Presi gli zaini si va alla stazione delle corriere, torniamo verso Hangzhou (Hangzhou, “Non c'è al mondo città uguale, che vi offra tali delizie così che uno si crede in paradiso” Marco Polo.); vi passeremo una notte prima di tornare a Beijing. Arrivati in città dormiamo all’hotel del campus universitario, dove Giacomo ha studiato anni fa. E’ curioso di vedere se uno dei suoi primi maestri cinesi di Wushu si allena ancora al solito posto. Prima di andare a dormire passeggiamo lungo il Lago Occidentale, fermandoci ad ascoltare gli anziani, le persone che suonano strumenti tradizionali e cantano l’Opera cinese, o che ballano mazurche e a volte aerobica a ritmi di tecno. La gioia è tanta quando, la mattina dopo di buon ora, vedo questo vecchietto magro e un poco ricurvo di 92 anni. Ex professore di ingegneria elettronica, nonostante si limiti ad un passetto invece che saltare in alcune parti delle figure che si ricorda ancora a memoria, è sempre un guerriero, che ride di gusto e abbraccia con affetto Giacomo; sono commossi, e lo siamo anche noi, io e le sue anziane allieve che lo circondano. Quando si lasciano si ripromettono di vedersi ed allenarsi insieme in autunno...Siamo a sud, l’umidità ti si attacca e non ti lascia se non per scrosciare dal cielo. Tutto il pomeriggio lo passiamo sotto una tettoia vicino a campi di tè e case di campagna, la pioggia rumoreggia e noi sorseggiamo litri e litri di Longjing cha (Longjing_tea) tra risucchi e chiacchiere con la padrona del posto. Ormai è ora di tornare e prendiamo il treno di mezzanotte, l’ultimo utile per Pechino. L’ultima sorpresa ci attende nello scompartimento dei nostri letti: 2 curiose signore di Chengde (Località_montana_di_Chengde) iniziano a chiederci di tutto e cercano di convincerci a comprare pillole di polvere di pino.

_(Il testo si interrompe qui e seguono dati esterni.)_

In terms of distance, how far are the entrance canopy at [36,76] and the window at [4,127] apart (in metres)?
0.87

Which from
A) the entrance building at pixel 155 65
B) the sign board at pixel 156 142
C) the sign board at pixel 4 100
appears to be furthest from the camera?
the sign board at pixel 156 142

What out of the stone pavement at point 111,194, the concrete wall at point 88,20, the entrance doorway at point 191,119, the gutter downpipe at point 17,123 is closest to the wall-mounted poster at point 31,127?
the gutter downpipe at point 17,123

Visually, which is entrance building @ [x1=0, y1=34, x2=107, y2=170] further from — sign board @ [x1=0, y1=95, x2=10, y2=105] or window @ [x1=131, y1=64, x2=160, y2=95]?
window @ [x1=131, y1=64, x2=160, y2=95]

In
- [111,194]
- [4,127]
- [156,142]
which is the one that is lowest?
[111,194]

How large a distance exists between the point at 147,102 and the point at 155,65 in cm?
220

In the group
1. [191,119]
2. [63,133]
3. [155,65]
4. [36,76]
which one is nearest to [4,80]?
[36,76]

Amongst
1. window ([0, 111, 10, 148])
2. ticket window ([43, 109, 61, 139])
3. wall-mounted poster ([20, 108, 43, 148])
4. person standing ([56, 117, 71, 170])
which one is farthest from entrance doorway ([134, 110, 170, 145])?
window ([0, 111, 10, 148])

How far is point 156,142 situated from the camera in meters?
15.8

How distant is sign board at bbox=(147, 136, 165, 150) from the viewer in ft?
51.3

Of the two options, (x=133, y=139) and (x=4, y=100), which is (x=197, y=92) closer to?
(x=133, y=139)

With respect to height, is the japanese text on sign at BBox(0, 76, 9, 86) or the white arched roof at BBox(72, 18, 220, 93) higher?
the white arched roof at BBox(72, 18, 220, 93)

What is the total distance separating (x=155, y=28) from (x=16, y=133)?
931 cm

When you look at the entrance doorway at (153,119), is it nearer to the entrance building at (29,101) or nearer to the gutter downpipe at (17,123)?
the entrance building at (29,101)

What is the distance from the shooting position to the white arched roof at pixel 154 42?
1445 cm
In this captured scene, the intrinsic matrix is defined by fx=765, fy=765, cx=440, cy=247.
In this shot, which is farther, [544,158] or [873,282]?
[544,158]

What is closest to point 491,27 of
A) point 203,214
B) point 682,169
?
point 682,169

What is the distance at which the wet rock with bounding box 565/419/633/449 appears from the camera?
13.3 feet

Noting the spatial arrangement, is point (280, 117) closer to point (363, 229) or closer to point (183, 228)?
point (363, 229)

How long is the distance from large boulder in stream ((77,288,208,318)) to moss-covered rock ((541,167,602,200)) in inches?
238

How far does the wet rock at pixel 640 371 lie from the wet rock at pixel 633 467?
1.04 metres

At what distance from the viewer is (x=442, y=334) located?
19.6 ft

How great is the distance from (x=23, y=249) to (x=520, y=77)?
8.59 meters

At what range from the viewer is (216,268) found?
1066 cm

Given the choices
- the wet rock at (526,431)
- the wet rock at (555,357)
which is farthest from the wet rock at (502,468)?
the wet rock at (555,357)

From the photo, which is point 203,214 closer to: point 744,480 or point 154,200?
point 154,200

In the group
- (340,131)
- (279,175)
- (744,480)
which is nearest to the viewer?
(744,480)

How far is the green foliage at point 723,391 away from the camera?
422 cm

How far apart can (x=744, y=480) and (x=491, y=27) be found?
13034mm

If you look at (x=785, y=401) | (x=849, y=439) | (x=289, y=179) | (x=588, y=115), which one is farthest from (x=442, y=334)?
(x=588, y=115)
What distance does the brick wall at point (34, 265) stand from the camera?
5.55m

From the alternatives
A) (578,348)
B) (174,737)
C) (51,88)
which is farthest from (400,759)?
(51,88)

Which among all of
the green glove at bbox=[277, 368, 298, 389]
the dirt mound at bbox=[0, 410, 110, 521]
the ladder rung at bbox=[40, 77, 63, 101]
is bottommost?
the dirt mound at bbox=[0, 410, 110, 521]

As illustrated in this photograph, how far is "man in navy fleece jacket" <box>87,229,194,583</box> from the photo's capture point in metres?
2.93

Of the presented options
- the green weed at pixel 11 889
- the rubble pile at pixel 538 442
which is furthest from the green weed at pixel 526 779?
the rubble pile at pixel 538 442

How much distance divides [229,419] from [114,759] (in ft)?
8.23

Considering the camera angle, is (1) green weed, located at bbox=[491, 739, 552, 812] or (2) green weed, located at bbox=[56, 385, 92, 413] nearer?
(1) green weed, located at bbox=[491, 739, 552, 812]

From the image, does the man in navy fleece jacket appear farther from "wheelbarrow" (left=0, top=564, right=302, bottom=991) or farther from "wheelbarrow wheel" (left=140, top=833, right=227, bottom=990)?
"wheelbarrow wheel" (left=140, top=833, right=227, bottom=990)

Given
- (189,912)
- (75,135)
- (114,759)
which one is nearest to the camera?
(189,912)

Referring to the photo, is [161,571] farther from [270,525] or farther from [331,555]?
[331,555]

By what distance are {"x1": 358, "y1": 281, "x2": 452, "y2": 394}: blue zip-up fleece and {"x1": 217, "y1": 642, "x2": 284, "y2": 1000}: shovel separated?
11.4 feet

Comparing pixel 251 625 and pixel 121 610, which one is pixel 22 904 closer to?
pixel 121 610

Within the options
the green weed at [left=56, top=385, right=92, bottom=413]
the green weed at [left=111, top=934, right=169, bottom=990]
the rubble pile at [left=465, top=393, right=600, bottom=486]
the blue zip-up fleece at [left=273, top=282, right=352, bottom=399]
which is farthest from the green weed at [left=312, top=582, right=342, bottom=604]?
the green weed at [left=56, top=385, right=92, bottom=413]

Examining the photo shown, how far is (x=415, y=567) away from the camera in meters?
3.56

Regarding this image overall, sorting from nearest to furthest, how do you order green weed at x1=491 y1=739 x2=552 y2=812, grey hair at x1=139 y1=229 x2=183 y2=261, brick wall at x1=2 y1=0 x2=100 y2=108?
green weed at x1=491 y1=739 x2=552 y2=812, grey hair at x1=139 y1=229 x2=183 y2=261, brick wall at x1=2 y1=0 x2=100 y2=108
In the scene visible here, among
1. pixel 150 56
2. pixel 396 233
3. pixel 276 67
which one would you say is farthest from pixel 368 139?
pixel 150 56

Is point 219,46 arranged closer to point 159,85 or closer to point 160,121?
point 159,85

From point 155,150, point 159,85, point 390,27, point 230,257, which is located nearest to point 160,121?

Ci raccontano che alla fine degli anni ’70 alcuni scienziati tdeschi scoprirono una sostanza nei pini che combatte efficacemente l’invecchiamento dell’organismo, le industrie farmaceutiche per cui lavoravano si rifiutarono di proseguire le ricerche ma la notizia era già stata diffusa e i cinesi la presero sul serio. Stanno andando a Beijing per incontrare delle compagnie interessate a commercializzare questo farmaco all’estero, non solo negli Stati Uniti come succede già da anni. Se, come dice la più anziana delle due, ha 70 anni e prende queste pillole da 20 potrebbe essere vero, ne dimostra 20 di meno (ma con i cinesi stabilire l’età è sempre difficile), e non la smette mai di parlare!

In ogni caso l’incontro con “la setta delle mangiatrici di polvere di pino” ci ricarica di energia, potrebbe essere un’altra occasione di viaggio, di avventura, di curiosa ricerca di ciò che nel mondo rimane ancora di bizzarro e misterioso.

 

“Questo mondo è coperto di tenebre, pochi vi possono veder chiaro: raro è chi si alza in volo verso il cielo come uccello sfuggito alla rete”

Loka-Vagga (Il Mondo)  Siddhartha Gautama, il Budda.